A year after projecting global private label share of 50 percent in 2025 – with U.S. private label share approaching 25 percent, a new report from Rabobank International says that U.S. private label share will reach at least 25 percent to 30 percent by 2025, and could be as high as 33 percent.
The reason? A shift in power from consumer packaged goods companies to food retailers, as well as consumers gaining trust and loyalty with innovative and higher quality retail brands.
“Some good product categories and national brands are more vulnerable to this shift than others,” said Nicholas Fereday, the author of the report, titled What Would Apple Do? “But the game has changed and the attraction of retailer brands is ever-increasing, even for confectionery and snacks. For national brands, innovation and adaption are as essential as ever for survival, but bold and risky initiatives are required to hold back the retailer brand onslaught.”
Fereday said in the report that once retailers got a foothold with their private label products in a category that they rarely slumped. From 2010, he said private label sales have grown faster than national brands by 2-3 percent annually as retailers were “learning to give consumers what they want through greater investment in product innovation and category management. In short, retailer brands are growing both in and out of recession.”
And he expects that trend to continue, economic malaise or not.
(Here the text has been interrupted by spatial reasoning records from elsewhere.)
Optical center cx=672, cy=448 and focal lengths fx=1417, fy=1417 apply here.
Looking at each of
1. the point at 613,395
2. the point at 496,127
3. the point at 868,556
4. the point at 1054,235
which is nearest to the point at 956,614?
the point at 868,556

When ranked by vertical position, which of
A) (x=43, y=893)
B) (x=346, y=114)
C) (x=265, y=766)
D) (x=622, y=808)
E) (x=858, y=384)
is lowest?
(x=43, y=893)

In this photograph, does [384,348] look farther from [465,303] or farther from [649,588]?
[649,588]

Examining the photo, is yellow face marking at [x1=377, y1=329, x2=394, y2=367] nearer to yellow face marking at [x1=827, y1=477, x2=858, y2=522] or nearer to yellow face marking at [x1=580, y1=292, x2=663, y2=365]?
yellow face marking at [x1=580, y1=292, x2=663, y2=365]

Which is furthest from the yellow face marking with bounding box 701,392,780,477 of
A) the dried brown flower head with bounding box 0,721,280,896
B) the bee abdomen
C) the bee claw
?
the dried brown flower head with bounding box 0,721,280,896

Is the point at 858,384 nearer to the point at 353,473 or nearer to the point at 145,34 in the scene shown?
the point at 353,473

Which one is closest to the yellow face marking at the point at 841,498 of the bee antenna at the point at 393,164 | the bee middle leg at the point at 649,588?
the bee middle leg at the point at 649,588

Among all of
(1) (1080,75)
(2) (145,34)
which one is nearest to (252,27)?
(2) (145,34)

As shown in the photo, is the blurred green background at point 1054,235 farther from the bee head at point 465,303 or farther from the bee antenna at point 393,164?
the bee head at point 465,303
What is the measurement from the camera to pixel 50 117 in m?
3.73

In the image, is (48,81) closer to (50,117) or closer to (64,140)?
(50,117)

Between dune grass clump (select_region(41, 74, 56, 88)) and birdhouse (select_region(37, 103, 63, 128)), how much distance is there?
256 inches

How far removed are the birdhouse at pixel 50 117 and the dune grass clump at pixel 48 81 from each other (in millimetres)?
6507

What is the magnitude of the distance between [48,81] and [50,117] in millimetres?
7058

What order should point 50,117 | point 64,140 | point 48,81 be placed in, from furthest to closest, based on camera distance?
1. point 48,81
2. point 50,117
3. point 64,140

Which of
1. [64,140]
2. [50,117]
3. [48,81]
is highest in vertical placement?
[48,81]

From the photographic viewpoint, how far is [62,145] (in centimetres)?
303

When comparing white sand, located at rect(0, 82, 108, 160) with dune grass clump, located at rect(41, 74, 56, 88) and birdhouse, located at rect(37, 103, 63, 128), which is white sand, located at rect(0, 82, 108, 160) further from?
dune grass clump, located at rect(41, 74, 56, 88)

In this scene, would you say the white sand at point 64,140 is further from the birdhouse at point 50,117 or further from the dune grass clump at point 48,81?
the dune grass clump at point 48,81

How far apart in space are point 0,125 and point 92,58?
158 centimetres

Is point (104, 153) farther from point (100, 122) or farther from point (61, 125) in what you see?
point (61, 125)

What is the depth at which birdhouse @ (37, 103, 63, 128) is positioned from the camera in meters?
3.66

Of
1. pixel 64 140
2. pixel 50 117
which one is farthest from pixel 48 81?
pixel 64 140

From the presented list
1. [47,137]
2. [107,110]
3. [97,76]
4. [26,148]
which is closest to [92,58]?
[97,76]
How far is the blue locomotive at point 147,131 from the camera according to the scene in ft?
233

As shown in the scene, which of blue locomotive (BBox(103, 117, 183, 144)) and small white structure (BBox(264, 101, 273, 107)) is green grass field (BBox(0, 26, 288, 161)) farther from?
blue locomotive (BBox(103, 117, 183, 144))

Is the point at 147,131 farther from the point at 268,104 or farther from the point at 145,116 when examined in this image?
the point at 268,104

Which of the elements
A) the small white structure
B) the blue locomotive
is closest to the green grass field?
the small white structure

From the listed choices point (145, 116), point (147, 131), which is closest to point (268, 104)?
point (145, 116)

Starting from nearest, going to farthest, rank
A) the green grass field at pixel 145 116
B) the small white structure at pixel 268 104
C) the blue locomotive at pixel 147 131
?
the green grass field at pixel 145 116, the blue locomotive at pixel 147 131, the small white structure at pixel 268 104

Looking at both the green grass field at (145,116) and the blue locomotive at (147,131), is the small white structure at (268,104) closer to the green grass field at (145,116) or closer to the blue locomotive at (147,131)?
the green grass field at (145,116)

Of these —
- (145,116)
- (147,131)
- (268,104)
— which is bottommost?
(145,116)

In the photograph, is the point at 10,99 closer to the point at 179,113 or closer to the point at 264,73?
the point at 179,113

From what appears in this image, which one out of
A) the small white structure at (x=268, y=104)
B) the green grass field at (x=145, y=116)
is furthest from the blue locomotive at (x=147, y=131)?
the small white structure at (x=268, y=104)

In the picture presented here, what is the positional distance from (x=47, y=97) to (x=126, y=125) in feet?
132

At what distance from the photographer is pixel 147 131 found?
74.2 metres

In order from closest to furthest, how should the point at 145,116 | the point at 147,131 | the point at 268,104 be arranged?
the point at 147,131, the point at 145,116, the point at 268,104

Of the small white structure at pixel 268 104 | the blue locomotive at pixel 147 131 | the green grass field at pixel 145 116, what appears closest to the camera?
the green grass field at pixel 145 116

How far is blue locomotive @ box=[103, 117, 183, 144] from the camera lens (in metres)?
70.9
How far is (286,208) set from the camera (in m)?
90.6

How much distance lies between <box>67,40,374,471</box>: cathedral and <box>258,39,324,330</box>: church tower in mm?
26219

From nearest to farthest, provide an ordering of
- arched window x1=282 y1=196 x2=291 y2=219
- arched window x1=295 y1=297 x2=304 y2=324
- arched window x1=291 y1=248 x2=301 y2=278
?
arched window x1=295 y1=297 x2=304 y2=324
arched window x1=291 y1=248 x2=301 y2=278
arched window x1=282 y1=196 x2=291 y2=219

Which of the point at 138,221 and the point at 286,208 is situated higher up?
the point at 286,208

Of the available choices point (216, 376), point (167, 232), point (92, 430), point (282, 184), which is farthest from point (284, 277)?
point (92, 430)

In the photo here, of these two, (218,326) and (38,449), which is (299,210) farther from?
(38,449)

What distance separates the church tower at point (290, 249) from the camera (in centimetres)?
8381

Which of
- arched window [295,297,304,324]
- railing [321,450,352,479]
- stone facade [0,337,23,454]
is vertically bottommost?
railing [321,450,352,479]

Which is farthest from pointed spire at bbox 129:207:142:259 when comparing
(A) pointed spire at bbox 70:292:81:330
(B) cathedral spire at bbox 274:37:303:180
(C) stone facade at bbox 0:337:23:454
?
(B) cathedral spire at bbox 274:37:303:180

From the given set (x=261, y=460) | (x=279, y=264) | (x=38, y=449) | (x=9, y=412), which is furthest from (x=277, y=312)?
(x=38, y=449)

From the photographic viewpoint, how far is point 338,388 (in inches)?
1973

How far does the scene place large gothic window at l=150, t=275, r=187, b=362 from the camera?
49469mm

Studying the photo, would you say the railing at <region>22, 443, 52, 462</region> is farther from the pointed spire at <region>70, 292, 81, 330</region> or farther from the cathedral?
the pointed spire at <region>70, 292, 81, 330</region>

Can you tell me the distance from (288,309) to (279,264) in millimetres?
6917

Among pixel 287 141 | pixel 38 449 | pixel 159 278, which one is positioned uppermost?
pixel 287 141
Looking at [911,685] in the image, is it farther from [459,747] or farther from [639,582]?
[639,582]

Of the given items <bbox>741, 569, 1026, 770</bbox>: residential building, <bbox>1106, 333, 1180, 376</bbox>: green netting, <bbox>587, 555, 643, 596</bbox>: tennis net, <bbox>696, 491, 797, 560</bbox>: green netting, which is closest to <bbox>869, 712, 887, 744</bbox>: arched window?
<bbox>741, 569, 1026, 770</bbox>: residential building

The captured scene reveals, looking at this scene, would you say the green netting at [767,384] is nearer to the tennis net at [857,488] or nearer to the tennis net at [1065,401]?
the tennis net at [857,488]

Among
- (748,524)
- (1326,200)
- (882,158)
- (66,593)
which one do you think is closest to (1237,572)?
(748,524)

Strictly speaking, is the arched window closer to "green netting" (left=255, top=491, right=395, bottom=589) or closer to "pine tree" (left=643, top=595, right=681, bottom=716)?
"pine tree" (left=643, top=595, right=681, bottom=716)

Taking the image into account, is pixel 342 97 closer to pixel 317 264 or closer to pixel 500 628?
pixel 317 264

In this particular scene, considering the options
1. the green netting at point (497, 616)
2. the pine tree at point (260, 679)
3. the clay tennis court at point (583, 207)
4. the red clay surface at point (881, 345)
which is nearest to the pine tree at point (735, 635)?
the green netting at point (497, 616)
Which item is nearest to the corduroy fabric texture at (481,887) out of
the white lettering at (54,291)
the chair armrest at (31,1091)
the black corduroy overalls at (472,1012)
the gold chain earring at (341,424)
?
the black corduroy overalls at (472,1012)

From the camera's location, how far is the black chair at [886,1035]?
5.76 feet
“Today, retailer brands claim about a 16 percent to 19 percent share of the retail food market,” the report said. “Extrapolating from recent growth rates, Rabobank expects to see retailer brand market share in the U.S. approaching today’s European levels of at least 25 percent to 30 percent within the next decade. In volume terms, this translates into roughly one in every three food product purchases being a retailer brand.”
However, the upward revision in U.S. private label sales from a year earlier will not change the group’s global expectation of 50 percent private label share by 2025. Fereday said that conclusion matched with recent comments by Tesco CEO Philip Clarke, who said there was a natural limit to retailer brands of 30 percent to 50 percent, because consumer choice would be curtailed beyond those levels.
Fereday also said the growing penetration in private label of new forms of retail, including hard discounters such as Aldi, as well as dollar stores, was “a less appreciated source of retailer brand growth.”
The rise of retailer brands in convenience stores, drugstores, and online retailers has contributed to one-fifth of the sales growth in the U.S. over the past five years, the report said.